SOURCE TEXT:
##############################
GetMDLConfig

Applicability

Product	Supported
Atlas A3 training products / Atlas A3 inference products	√
Atlas A2 training products / Atlas A2 inference products	√
Atlas 200I/500 A2 inference products	x
Atlas inference product 's AI Core	√
Atlas inference product 's Vector Core	x
Atlas training products	x

Function

Configures the parameters of the MDL template and obtains the custom MDL template. For details about the MDL template, see Table 1.

Prototype

      
           __aicore__ constexpr MatmulConfig GetMDLConfig(const bool intrinsicsLimit = false, const bool batchLoop = false, const uint32_t doMTE2Preload = 0, const bool isVecND2NZ = false, bool isPerTensor = false, bool hasAntiQuantOffset = false, const bool enUnitFlag = false, const bool isMsgReuse = true, const bool enableUBReuse = true, const bool enableL1CacheUB = false, const bool enableMixDualMaster = false, const bool enableKdimReorderLoad = false)

Parameters

All parameters of this API are used to set the parameters of the MatmulConfig structure. The functions of the corresponding parameters are the same.

**Table 1** API parameters
Parameter	Input/Output	Description
intrinsicsLimit	Input	Sets the intrinsicsCheck parameter. Whether to enable cyclic data move-in from the Global Memory to L1 Buffer when the inner axis (last axis) of the left or right matrix on a single core is greater than or equal to 65535 (number of elements). For example, for the left matrix A [M, K], if singleCoreK of the inner axis on a single core is greater than 65535 and this parameter is set to true, data is moved in cyclically in the API. Values: false (default): When the inner axis of the left or right matrix on a single core is greater than or equal to 65535, data is not moved in cyclically. true: When the inner axis of the left or right matrix on a single core is greater than or equal to 65535, data is moved in cyclically.
batchLoop	Input	Sets the isNBatch parameter. Whether to enable multi-batch input and output. This parameter is valid only for BatchMatmul. After this parameter is enabled, only the Norm template is supported, and IterateNBatch needs to be called to implement multi-batch input and output. Values: false (default): disables the multi-batch function. true: enables the multi-batch function.
doMTE2Preload	Input	Sets the doMTE2Preload parameter. Whether to enable the preloading function in the M/N direction when MTE2 pipeline gap and the M/N value are large. After this function is enabled, the MTE2 pipeline gap is reduced and the performance is improved. The preloading function is valid only for the MDL template. Values: 0 (default): disables the function. 1: enables preloading in the M direction. 2: enables preloading in the N direction. Note: When preloading in the M/N direction is enabled, ensure that the data is fully loaded in the K direction and DoubleBuffer is enabled in the M/N direction. The condition for full load in the M direction is that singleCoreK/baseK is less than or equal to stepKa, and that in the N direction is that singleCoreK/baseK is less than or equal to stepKb. For details about how to use this parameter, see Matmul operator sample for preloading in the M and N directions.
##############################
DATA:
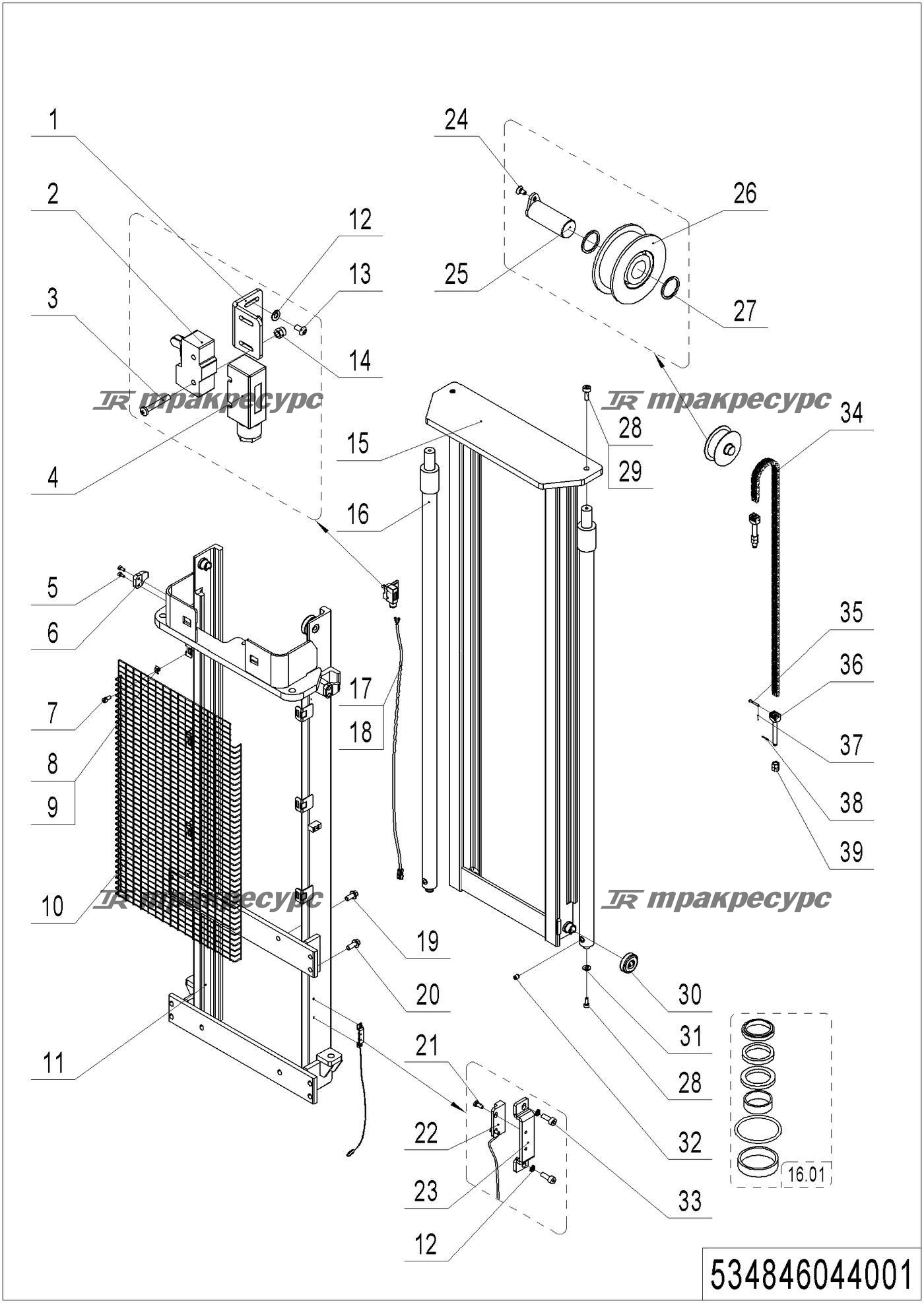 534846044001_page_41.png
##############################
TASKS TO CARRY OUT:
**1)** According to the GetMDLConfig page, which template is the preloading function valid for?
**2)** Rewrite the GetMDLConfig page between "Configures the parameters" and "are the same.", inclusive, switching "structure" to "struct".
The material comes from a different source than the GetMDLConfig page.

ANSWERS TO THE EXERCISE:
**1)** It is valid only for the MDL template.

**2)**
Configures the parameters of the MDL template and obtains the custom MDL template. For details about the MDL template, see Table 1.

Prototype

      
           __aicore__ constexpr MatmulConfig GetMDLConfig(const bool intrinsicsLimit = false, const bool batchLoop = false, const uint32_t doMTE2Preload = 0, const bool isVecND2NZ = false, bool isPerTensor = false, bool hasAntiQuantOffset = false, const bool enUnitFlag = false, const bool isMsgReuse = true, const bool enableUBReuse = true, const bool enableL1CacheUB = false, const bool enableMixDualMaster = false, const bool enableKdimReorderLoad = false)

Parameters

All parameters of this API are used to set the parameters of the MatmulConfig struct. The functions of the corresponding parameters are the same.